Exercise requirements:
Transcribe the lines of the listing below without any alteration, starting with the line that contains "Beginning with farthest" and continuing through the final line of the listing, both included. Reproduce no other part of the listing.

* Begin Data *

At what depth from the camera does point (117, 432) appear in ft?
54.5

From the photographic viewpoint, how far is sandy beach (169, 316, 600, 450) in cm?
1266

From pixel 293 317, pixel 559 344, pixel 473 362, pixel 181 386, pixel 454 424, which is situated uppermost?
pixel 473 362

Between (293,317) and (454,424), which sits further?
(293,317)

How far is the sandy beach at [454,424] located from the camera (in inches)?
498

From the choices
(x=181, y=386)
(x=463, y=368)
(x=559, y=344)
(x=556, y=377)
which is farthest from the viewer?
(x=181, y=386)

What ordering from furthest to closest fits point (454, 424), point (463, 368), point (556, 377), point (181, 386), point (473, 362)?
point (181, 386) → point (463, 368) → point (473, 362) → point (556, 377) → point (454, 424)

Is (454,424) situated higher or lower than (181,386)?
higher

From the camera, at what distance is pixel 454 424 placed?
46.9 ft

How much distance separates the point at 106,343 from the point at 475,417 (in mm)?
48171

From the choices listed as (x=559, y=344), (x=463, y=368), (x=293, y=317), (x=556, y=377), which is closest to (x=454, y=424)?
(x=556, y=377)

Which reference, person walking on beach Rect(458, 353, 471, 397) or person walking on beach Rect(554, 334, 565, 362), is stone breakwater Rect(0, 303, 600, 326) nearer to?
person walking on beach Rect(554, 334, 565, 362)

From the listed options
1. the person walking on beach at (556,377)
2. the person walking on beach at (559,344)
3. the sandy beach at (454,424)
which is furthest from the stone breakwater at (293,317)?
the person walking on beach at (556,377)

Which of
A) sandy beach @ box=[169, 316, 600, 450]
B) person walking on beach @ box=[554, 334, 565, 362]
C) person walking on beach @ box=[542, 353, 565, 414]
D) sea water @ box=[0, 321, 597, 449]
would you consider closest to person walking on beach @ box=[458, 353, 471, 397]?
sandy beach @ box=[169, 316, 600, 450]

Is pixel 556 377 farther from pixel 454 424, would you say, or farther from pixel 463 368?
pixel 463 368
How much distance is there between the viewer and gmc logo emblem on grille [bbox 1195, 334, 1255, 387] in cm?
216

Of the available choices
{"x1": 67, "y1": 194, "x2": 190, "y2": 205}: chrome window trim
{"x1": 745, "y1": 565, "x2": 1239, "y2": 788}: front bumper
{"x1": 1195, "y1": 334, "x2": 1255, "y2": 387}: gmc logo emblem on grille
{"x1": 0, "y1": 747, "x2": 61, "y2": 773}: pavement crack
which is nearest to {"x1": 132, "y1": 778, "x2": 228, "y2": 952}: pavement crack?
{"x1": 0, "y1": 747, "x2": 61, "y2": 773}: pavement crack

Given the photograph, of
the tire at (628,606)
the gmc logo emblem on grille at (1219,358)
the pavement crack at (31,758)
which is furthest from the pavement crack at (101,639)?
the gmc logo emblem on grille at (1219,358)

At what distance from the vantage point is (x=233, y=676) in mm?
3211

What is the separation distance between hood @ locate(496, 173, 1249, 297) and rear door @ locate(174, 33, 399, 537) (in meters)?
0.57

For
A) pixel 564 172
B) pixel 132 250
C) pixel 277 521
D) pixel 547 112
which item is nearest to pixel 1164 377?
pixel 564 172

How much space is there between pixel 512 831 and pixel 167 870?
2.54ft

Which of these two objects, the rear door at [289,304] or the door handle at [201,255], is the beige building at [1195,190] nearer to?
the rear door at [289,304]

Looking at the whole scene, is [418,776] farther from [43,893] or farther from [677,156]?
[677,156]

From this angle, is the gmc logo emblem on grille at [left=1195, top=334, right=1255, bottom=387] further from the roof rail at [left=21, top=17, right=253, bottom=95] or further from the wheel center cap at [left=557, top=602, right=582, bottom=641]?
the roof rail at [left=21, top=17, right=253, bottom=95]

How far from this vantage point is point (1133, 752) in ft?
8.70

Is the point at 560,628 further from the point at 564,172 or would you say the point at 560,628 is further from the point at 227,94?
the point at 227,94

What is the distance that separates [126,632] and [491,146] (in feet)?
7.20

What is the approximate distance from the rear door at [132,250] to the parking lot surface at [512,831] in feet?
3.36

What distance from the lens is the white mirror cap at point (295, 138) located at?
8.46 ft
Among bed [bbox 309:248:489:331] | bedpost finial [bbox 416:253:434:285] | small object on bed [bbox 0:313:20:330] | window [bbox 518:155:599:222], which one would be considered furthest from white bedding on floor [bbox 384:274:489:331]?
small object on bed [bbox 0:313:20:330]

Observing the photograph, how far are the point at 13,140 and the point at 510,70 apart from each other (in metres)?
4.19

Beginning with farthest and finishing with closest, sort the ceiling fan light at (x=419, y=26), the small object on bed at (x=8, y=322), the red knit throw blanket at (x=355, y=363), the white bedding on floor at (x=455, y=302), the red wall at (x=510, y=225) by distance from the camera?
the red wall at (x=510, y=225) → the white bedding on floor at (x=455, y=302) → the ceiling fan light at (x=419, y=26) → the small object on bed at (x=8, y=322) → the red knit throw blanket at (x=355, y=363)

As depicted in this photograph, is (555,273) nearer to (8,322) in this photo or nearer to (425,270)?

* End Data *

Right answer:
Beginning with farthest and finishing with closest, sort the ceiling fan light at (x=419, y=26), the small object on bed at (x=8, y=322), the red knit throw blanket at (x=355, y=363), the white bedding on floor at (x=455, y=302), the red wall at (x=510, y=225) by distance from the camera?
the red wall at (x=510, y=225) → the white bedding on floor at (x=455, y=302) → the ceiling fan light at (x=419, y=26) → the small object on bed at (x=8, y=322) → the red knit throw blanket at (x=355, y=363)

As depicted in this photograph, is (555,273) nearer to (8,322) in this photo or nearer to (425,270)?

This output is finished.